Friday, October 01, 2010

The powers of the human mind -- to transcend the ordinary

A friend and colleague, who is favorably predisposed to the anomalous and paranormal, suggested I read Extraordinary Knowing: Science, Skepticism, and the Inexplicable Powers of the Human Mind, by Elizabeth Mayer, who unfortunately died just after completing the book.

If you are a fan of ESP, remote viewing, channeling, body auras, intercessory prayer, and so on, this is your book. If you've been impressed by works by Larry Dossey, Rupert Sheldrake, John Mack, Deepak Chopra, and so on, this will be your cup of tea.

Mayer comes across as a sincere, well-meaning investigator of the paranormal. But if you have a healthy regard for reproducible, non-anecdotal evidence, you won't find much of it here.

I have no desire to debunk a book whose author is no longer with us. And I am open to the idea that there may be much more to reality than we presently understand; in fact, I would say it’s a virtual certainity. So let me only say a few words about the title of Mayer's book, Extraordinary Knowing.

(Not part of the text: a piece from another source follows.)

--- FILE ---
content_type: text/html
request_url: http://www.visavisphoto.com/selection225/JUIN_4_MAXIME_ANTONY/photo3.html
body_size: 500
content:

It seems to me that the author is actually making a case for ordinary knowing, if "ordinary" means commonplace. She is talking about the kind of knowing that has characterized most of human history, and is still dominant. Shamanism. Witchcraft. Voodoo. Intercessory prayer. Communication with the dead. Fortune telling. Clairvoyancy. Astrology. Magic. The presumed power of the human mind to directly control inanimate nature. The kind of knowing that Mayer is so keen to document is as commonplace as commonplace gets. As commonplace as the tabloid newspapers at the checkout counter of the supermarket.

You want extraordinary knowing, try science.

Try the science that for all of its missteps and occasional lapses gave us the universe of the DNA and the galaxies. Try the science that sequenced the human genome and mapped the radiation of the Big Bang. Try the science that gave us conventional modern medicine, the electricity grid, computers and the internet. Try the science that is deeply skeptical of the anomalous phenomena that Mayer describes.

I find more extraordinary knowing in any weekly issue of Science or Nature than in a bookstore full of best-sellers on the paranormal.